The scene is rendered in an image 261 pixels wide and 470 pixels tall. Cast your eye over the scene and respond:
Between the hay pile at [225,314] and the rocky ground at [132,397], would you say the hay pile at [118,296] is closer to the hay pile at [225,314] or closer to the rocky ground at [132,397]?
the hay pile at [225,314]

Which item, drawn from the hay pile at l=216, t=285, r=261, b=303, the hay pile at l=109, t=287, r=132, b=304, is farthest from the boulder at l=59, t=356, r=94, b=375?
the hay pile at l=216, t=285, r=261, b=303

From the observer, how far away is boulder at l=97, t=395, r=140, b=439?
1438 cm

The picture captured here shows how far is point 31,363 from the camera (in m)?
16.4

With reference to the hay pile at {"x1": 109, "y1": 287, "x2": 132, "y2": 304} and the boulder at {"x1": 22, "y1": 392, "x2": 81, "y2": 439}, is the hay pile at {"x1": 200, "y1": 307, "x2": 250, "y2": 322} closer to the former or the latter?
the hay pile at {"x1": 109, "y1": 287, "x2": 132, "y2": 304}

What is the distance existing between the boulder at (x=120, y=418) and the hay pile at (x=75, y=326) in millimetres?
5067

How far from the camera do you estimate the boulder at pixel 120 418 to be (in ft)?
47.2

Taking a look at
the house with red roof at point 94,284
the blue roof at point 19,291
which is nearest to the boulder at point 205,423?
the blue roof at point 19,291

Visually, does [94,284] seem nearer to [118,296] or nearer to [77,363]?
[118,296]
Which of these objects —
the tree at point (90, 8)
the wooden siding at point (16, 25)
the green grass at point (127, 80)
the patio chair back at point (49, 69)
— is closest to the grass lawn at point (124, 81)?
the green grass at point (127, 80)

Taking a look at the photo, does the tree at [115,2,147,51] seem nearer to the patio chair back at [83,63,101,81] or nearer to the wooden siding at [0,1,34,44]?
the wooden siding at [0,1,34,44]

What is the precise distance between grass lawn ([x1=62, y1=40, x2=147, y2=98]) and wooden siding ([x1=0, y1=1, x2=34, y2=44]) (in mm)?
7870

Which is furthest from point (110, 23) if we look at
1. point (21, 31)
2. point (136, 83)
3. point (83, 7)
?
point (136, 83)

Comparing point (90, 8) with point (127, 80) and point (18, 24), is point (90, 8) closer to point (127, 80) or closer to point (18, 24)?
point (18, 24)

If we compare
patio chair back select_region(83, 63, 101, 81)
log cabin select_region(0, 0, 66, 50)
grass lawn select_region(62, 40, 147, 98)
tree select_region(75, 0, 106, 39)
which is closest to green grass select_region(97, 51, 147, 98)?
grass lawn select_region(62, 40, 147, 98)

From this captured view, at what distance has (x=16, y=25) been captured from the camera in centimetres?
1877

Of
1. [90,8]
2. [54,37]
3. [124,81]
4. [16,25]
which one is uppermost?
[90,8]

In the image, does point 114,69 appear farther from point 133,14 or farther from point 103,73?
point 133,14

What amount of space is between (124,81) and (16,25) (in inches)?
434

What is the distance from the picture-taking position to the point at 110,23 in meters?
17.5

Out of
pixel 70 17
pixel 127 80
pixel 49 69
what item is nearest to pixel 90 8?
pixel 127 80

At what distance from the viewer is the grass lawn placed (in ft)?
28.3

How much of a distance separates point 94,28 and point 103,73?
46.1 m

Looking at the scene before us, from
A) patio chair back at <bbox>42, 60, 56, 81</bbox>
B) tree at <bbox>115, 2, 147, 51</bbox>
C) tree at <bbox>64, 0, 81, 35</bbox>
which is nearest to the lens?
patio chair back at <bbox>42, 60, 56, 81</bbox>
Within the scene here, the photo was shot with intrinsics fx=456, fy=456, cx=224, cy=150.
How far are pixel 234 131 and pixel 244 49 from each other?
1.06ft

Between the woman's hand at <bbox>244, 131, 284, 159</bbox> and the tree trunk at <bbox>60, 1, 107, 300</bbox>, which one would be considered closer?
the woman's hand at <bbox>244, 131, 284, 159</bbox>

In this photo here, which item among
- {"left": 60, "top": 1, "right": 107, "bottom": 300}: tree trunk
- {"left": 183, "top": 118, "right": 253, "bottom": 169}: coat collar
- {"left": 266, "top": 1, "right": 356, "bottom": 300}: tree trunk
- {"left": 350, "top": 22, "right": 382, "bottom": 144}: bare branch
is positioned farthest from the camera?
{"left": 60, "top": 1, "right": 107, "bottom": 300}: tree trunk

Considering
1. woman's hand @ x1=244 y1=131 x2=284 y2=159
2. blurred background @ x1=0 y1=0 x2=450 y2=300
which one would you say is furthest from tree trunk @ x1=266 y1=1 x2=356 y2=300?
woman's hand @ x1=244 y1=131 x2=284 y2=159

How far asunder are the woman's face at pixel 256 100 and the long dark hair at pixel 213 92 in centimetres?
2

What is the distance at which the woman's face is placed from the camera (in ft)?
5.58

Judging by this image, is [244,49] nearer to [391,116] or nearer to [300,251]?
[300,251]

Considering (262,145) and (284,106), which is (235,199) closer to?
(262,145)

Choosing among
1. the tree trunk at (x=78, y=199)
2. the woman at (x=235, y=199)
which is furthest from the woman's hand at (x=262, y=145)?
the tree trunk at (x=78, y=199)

==========

◆ YANG HARUS DIKERJAKAN:
Ambil dari butir-butir di atas setiap baris yang memuat kata "seem", lalu salin baris-baris itu.

◆ JAWABAN LATIHAN:
Visually, does [94,284] seem nearer to [118,296] or nearer to [77,363]?
Taking a look at the photo, does the tree at [115,2,147,51] seem nearer to the patio chair back at [83,63,101,81] or nearer to the wooden siding at [0,1,34,44]?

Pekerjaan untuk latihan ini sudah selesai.